MVP Black have relentlessly dominated the Heroes of the Storm esports landscape, picking up two international titles. But according to the team’s coach, the team might stop playing at the end of this year.
“In case of Dota 2,” Kim said, “the characters’ skill are all flashy and exciting, but in Heroes you can’t help but feel the skills have been toned down over time. As everyone agrees, the rate of Hero release is also too slow. And there are no tournaments outside of the Blizzard sponsored ones. I don’t know whether MVP Black’s players will continue playing Heroes after this year.”

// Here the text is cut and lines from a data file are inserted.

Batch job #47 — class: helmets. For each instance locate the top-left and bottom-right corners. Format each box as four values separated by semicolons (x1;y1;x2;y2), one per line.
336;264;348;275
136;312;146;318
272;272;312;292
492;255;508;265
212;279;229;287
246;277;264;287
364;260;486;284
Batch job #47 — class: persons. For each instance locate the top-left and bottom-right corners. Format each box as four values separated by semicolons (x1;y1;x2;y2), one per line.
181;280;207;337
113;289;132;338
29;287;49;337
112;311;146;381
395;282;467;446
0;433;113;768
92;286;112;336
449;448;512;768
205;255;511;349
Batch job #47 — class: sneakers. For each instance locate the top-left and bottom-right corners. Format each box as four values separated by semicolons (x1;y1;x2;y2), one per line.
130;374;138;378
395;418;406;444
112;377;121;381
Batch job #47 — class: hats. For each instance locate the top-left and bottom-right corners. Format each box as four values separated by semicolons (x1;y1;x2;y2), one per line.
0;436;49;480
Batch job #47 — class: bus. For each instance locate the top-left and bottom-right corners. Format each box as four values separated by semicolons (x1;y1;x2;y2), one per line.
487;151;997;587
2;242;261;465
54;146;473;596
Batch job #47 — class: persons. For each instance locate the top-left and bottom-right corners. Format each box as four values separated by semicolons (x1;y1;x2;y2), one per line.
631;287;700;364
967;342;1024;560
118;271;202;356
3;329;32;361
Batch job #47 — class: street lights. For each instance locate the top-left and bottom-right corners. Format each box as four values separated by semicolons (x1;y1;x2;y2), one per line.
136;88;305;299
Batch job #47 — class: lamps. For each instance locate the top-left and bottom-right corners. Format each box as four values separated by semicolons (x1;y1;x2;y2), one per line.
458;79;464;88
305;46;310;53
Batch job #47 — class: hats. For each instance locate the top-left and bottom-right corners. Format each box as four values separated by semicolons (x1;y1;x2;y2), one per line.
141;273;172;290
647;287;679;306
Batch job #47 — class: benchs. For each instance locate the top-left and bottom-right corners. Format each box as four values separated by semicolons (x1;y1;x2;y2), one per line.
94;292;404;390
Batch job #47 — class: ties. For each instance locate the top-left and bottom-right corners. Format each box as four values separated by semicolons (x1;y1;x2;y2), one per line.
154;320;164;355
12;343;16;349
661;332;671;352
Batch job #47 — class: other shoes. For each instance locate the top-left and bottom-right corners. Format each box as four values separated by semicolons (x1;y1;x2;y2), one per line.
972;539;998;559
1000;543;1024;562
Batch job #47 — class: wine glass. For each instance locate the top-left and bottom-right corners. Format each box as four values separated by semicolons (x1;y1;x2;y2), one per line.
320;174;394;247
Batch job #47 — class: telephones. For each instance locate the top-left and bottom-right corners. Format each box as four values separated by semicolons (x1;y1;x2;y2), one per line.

Kim also criticized the size of prizepools for Heroes tournaments, saying that often teams will receive less in total than an individual player receives for a StarCraft tournament win in Korea.
He isn’t the first voice from MVP Black to express unhappiness with the game. The team’s support player, Tae Jun “Merryday” Yi, recently called the game’s support characters “heal slaves” and lamented the position’s inability to really influence the game.
Outside of events that are part of Blizzard’s Heroes Global Circuit, major events are practically non existent. Top teams are struggling for sponsors, and major franchises like SK Gaming, G2 Esports, and compLexity Gaming have all exited the scene last year. Without those major tournaments, Twitch viewership can regularly dip into the triple figures.
With all of these problems and the game’s stagnant growth, the future for competitive Heroes of the Storm is starting to look troubled.